» SET TASK: Below are the entries; output exactly the lines from the one containing "Rank the objects" through the final line, inclusive.
----
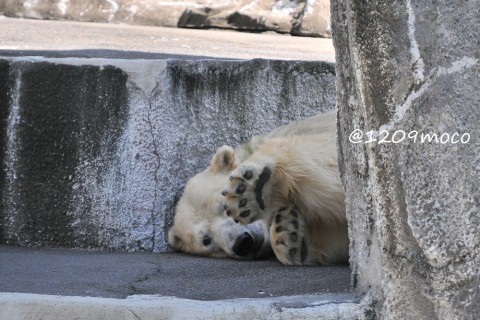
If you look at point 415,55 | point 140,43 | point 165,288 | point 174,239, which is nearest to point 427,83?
point 415,55

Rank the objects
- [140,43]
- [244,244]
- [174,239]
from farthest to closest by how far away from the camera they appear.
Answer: [140,43] → [174,239] → [244,244]

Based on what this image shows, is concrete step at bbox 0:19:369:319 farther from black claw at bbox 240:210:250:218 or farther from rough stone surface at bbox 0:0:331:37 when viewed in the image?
rough stone surface at bbox 0:0:331:37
----
» SOLUTION TO THIS EXERCISE:
Rank the objects
- [140,43]
- [244,244]
- [174,239]
from farthest to closest by how far away from the camera they appear.
Answer: [140,43] → [174,239] → [244,244]

Based on what this image shows, is concrete step at bbox 0:19:369:319 farther from black claw at bbox 240:210:250:218 or farther from rough stone surface at bbox 0:0:331:37 when viewed in the image?
rough stone surface at bbox 0:0:331:37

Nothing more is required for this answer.